PGC

Ultrafast pointing gesture classification. Classify whether the finger is pointing near the center of the camera lens.

A model that can only detect slow human gestures is completely worthless. A resolution of 32x32 is sufficient for human hand gesture classification.

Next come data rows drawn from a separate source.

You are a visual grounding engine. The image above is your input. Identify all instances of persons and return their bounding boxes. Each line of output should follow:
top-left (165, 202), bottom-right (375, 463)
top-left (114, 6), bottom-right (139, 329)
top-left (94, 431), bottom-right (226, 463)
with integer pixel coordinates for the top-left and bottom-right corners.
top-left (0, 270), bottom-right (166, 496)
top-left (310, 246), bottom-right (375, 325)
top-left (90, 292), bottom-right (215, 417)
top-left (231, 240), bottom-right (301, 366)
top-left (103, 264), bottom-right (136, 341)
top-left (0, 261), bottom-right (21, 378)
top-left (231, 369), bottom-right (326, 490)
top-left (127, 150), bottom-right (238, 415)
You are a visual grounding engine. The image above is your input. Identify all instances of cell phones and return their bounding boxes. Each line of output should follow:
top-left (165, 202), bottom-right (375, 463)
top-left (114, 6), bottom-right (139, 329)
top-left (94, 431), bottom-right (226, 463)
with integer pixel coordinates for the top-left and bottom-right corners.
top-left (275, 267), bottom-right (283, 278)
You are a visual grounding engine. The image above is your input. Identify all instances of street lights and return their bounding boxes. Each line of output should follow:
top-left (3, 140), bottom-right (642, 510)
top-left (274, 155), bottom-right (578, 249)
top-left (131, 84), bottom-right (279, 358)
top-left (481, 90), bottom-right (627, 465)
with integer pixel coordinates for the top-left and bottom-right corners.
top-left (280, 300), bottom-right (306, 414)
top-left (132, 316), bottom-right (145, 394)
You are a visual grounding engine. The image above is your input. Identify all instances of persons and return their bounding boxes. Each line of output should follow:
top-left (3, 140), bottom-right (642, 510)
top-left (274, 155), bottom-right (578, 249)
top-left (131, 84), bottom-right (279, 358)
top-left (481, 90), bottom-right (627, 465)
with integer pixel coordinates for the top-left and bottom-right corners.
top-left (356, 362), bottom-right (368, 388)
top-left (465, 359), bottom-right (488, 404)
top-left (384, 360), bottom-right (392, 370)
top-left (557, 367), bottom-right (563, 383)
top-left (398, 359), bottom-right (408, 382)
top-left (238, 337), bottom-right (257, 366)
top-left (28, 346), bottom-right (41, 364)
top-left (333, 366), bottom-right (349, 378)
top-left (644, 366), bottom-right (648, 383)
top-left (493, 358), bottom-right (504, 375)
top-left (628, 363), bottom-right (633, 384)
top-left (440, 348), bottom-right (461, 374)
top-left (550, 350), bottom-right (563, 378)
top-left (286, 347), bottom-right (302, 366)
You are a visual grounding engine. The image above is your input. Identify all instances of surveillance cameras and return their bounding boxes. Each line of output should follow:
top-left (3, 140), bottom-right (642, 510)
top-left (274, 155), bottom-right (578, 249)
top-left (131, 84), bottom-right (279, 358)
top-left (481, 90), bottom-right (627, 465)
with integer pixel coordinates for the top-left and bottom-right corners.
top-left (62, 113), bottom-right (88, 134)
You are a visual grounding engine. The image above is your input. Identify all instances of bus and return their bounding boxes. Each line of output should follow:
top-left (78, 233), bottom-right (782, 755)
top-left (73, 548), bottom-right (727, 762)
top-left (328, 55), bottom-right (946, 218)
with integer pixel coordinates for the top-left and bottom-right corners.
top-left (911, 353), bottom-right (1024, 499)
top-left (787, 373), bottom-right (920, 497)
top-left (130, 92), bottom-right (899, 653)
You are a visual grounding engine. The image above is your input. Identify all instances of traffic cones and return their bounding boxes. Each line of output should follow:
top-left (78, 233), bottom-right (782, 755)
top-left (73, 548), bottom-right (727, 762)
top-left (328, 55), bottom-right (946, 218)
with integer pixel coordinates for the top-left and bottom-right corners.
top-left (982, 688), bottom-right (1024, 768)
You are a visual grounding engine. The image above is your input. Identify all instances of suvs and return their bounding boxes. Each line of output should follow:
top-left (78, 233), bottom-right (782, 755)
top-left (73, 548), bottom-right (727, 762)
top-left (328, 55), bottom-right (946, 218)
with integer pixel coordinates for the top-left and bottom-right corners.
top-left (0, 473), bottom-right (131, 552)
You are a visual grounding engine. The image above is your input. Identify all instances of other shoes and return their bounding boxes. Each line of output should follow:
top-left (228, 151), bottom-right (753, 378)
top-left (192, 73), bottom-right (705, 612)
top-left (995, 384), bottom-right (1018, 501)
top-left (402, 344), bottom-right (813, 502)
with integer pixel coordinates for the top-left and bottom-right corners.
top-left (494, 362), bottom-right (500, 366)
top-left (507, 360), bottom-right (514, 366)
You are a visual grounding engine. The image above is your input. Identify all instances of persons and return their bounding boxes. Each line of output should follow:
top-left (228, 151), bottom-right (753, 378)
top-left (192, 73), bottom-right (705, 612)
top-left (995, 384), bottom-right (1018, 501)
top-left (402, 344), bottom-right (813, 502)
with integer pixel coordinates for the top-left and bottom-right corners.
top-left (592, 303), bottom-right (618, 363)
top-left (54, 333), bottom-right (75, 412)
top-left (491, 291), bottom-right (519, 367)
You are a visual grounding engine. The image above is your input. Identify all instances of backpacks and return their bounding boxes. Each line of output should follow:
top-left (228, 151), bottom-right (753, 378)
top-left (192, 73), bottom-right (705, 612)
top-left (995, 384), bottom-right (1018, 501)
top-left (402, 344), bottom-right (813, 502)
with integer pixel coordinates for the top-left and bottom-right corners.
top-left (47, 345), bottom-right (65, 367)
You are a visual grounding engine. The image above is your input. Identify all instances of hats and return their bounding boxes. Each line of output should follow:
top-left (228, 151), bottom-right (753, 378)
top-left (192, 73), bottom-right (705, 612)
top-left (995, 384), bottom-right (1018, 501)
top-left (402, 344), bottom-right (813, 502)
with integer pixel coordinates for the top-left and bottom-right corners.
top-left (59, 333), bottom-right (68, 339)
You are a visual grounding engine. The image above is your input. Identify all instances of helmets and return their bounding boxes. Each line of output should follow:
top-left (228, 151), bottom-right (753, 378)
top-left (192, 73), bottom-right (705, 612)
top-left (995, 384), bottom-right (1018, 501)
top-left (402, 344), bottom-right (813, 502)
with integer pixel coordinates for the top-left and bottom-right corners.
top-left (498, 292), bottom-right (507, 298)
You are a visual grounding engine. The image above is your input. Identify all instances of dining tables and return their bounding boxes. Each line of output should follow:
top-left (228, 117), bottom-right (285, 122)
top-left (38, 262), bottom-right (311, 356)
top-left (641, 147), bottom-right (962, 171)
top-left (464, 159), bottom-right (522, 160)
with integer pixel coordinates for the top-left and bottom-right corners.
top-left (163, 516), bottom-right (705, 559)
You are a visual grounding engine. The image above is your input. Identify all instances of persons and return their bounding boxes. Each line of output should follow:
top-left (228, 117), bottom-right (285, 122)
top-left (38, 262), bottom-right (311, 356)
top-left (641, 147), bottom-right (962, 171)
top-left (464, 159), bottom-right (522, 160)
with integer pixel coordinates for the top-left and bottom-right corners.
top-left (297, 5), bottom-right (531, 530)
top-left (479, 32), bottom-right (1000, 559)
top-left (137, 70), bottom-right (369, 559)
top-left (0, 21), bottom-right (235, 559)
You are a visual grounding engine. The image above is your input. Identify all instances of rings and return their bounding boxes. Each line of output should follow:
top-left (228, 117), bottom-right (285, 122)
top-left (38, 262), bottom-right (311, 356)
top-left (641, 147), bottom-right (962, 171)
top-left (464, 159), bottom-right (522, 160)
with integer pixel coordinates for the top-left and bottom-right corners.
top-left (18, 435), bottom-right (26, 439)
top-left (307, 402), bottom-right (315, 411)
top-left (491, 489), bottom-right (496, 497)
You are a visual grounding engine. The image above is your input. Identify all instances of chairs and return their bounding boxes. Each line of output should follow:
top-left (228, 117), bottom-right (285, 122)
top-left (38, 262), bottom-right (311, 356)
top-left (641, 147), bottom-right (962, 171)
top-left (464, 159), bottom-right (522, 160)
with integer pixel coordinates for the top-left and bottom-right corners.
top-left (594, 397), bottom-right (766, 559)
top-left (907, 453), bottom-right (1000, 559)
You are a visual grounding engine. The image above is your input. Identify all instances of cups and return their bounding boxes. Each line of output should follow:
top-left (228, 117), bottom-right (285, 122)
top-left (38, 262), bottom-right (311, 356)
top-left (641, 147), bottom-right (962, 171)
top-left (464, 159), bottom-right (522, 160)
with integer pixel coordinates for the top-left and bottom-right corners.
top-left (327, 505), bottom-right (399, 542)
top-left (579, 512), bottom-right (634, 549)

LSTM and 3DCNN are useless because they are not robust to environmental noise.

output_.mp4

Variant	Size	F1	CPU inference latency	ONNX
S	494 KB	0.9524	0.43 ms	Download
C	875 KB	0.9626	0.50 ms	Download
M	1.7 MB	0.9714	0.59 ms	Download
L	6.4 MB	0.9782	0.78 ms	Download

Setup

git clone https://github.com/PINTO0309/PGC.git && cd PGC
curl -LsSf https://astral.sh/uv/install.sh | sh
uv sync
source .venv/bin/activate

Inference

uv run python demo_pgc.py \
-pm pgc_l_32x32.onnx \
-v 0 \
-ep cuda \
-dlr

uv run python demo_pgc.py \
-pm pgc_l_32x32.onnx \
-v 0 \
-ep tensorrt \
-dlr

Feature Introspection

Heatmap Visualization (`10_visualize_pgc_heatmaps.py`)

uv run python 10_visualize_pgc_heatmaps.py \
--model pgc_l_32x32.onnx \
--image data/cropped/100000011/pointing1_00005922_1.png \
--output-dir feature_heatmaps_pointing

The script clones the ONNX graph in memory, taps every Sigmoid→Mul activation, and runs a single forward pass for the specified image (32×32 RGB crops are expected; non-32 inputs are resized automatically).
Each tapped tensor is reduced to a 2-D attention map (default channel mean), coloured with the turbo colormap, overlaid on the original crop, and written to feature_heatmaps_pointing/00X_<layer>.png.
Saved PNGs include three panels (original/heatmap/overlay) and are post-resized to 30 % of the Matplotlib canvas, so the folder is easy to scan even with dozens of layers.
Interpretation tips:
Use --invert-cmap if you prefer bright colours for strong activations; by default the original (non-inverted) palette is used.
- Brighter regions in the heatmap panel highlight where that block focuses after the Sigmoid gating.
- Comparing overlays across layers shows how spatial focus sharpens as the network goes deeper; early layers may track the palm outline, while later ones tend to lock onto fingertips.
- Use --layers features.4 or --limit 8 to focus on specific blocks, and re-run with other crops (e.g., negatives) to understand false positives.
- Supply --composite-topk 6 to auto-create a 3×2 collage (row- or column-major via --composite-layout) and choose between intensity-sorted or user-defined ordering with --composite-sort; the combined PNG includes a legend bar that maps colour to “Low/High impact.”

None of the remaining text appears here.